WHAT IS BEING ASKED
When a line in the material contains the word "United", copy it.

MATERIAL FOR THIS TASK
★ ★ ★ ★ ★

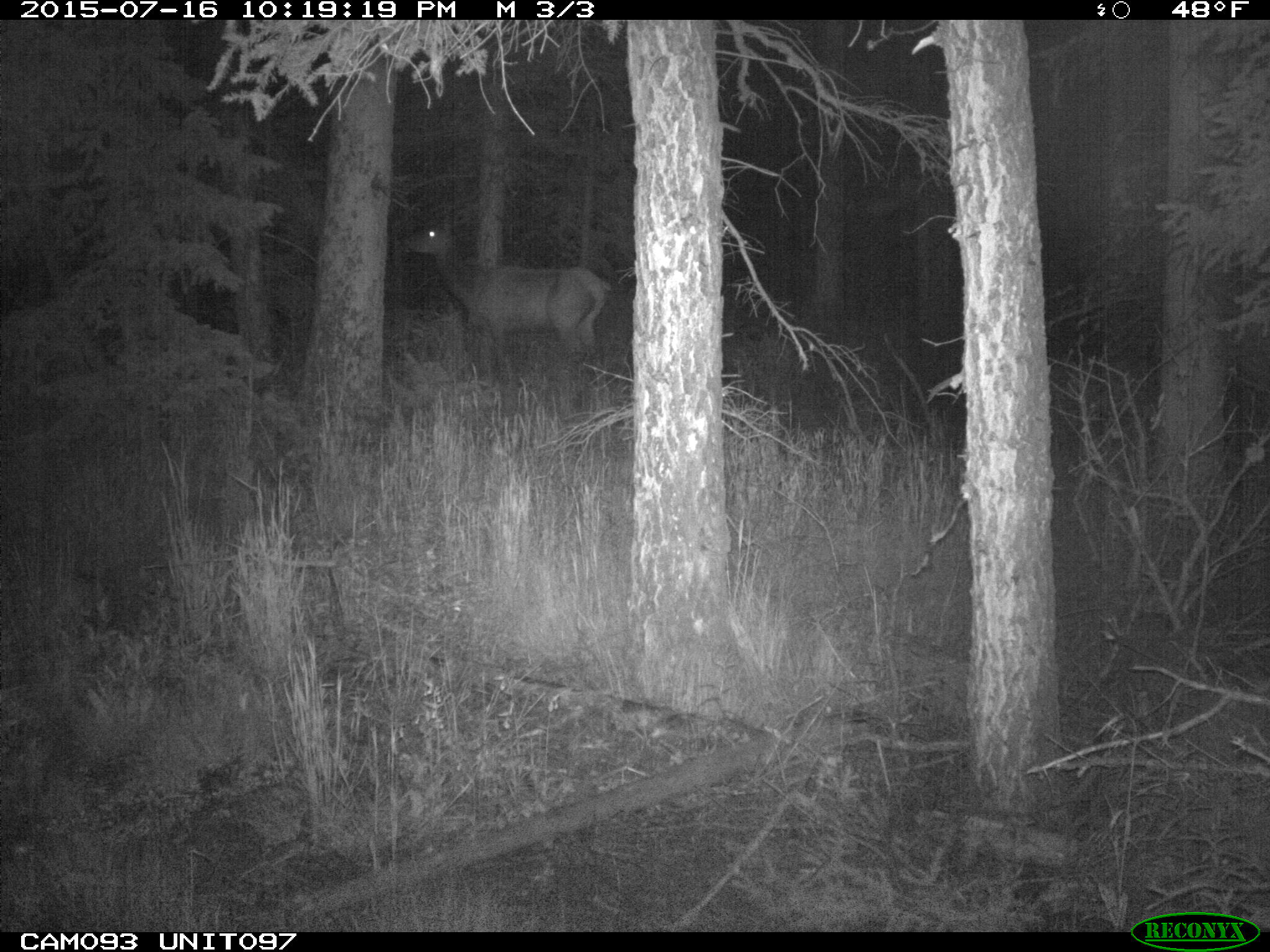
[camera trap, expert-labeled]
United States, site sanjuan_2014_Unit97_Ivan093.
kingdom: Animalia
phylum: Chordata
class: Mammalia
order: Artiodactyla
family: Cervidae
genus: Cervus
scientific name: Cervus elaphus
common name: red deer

★ ★ ★ ★ ★

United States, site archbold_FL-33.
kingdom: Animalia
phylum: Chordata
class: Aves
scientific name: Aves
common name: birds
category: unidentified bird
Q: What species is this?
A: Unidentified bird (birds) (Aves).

★ ★ ★ ★ ★

REPLY TO THE TASK
United States, site sanjuan_2014_Unit97_Ivan093.
United States, site archbold_FL-33.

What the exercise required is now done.